* Aim 1: In the differential equations excerpt, reproduce the text word for word, starting with "The described algorithm" and going on through "or Cauchy problem.".
* Aim 2: Decide whether each statement agrees with the differential equations excerpt: (a) Multiplying the left side of the equation by the integrating factor turns it into the derivative of a product. (b) The integrating factor method and the method of variation of a constant produce different solutions. (c) A particular solution for an initial value problem contains the constant C. Answer yes or no for each, quoting the words of the excerpt that settle it.
* Aim 3: Condense the paragraph of the differential equations excerpt that begins "The general solution of the homogeneous equation contains" into a short list that keeps its main facts.

===== Source excerpt =====

# Differential Equations

## First Order Equations # Linear Differential Equations of First Order

### Definition of Linear Equation of First Order

A differential equation of type

$y’ + a\left( x \right)y = f\left( x \right),$

where $$a\left( x \right)$$ and $$f\left( x \right)$$ are continuous functions of $$x,$$ is called a linear nonhomogeneous differential equation of first order. We consider two methods of solving linear differential equations of first order:

• Using an integrating factor;
• Method of variation of a constant.

### Using an Integrating Factor

If a linear differential equation is written in the standard form:

$y’ + a\left( x \right)y = f\left( x \right),$

the integrating factor is defined by the formula

${u\left( x \right) }={ \exp \left( {\int {a\left( x \right)dx} } \right).}$

Multiplying the left side of the equation by the integrating factor $$u\left( x \right)$$ converts the left side into the derivative of the product $$y\left( x \right) u\left( x \right).$$

The general solution of the differential equation is expressed as follows:

$y = \frac{{\int {u\left( x \right)f\left( x \right)dx} + C}}{{u\left( x \right)}},$

where $$C$$ is an arbitrary constant.

### Method of Variation of a Constant

This method is similar to the previous approach. First it’s necessary to find the general solution of the homogeneous equation:

$y’ + a\left( x \right)y = 0.$

The general solution of the homogeneous equation contains a constant of integration $$C.$$ We replace the constant $$C$$ with a certain (still unknown) function $$C\left( x \right).$$ By substituting this solution into the nonhomogeneous differential equation, we can determine the function $$C\left( x \right).$$

The described algorithm is called the method of variation of a constant. Of course, both methods lead to the same solution.

### Initial Value Problem

If besides the differential equation, there is also an initial condition in the form of $$y\left( {{x_0}} \right) = {y_0},$$ such a problem is called the initial value problem (IVP) or Cauchy problem.

A particular solution for an IVP does not contain the constant $$C,$$ which is defined by substitution of the general solution into the initial condition $$y\left( {{x_0}} \right) = {y_0}.$$

## Solved Problems

Click or tap a problem to see the solution.

===== Data excerpts =====

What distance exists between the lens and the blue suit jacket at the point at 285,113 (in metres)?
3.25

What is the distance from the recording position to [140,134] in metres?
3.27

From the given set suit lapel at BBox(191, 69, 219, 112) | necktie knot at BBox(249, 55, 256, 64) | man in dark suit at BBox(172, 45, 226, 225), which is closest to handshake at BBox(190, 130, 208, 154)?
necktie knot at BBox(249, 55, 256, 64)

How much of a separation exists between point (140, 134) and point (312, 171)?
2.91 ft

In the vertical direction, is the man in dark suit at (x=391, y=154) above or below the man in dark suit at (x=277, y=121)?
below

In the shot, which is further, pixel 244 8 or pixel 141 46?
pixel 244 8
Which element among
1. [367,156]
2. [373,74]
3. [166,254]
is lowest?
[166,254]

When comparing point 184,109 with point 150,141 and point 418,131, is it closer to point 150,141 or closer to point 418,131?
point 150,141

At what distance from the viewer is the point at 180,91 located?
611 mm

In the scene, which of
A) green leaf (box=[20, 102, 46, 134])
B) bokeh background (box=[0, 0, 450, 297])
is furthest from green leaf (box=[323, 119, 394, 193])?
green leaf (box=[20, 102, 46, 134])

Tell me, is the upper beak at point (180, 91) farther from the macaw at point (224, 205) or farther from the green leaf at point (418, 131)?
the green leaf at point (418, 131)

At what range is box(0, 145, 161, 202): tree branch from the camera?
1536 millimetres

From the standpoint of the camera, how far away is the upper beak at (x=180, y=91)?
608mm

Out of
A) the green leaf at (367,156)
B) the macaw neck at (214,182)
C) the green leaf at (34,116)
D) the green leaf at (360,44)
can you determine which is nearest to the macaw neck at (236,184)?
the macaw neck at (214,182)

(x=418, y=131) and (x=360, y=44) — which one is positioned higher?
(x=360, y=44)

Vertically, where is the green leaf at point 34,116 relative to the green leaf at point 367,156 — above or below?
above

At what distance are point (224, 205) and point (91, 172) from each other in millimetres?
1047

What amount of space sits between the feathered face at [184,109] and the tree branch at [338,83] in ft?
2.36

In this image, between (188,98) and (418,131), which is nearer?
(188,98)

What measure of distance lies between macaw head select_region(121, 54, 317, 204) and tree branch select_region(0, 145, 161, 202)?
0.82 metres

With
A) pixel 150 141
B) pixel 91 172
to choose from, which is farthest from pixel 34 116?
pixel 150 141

=====

* Correct result 1:
The described algorithm is called the method of variation of a constant. Of course, both methods lead to the same solution.

### Initial Value Problem

If besides the differential equation, there is also an initial condition in the form of $$y\left( {{x_0}} \right) = {y_0},$$ such a problem is called the initial value problem (IVP) or Cauchy problem.

* Correct result 2:
(a) Yes: "converts the left side into the derivative of the product"
(b) No: "both methods lead to the same solution."
(c) No: "A particular solution for an IVP does not contain the constant"

* Correct result 3:
- The homogeneous equation's general solution includes a constant of integration C.
- C is replaced with a still unknown function C(x).
- Substituting this solution into the nonhomogeneous equation determines C(x).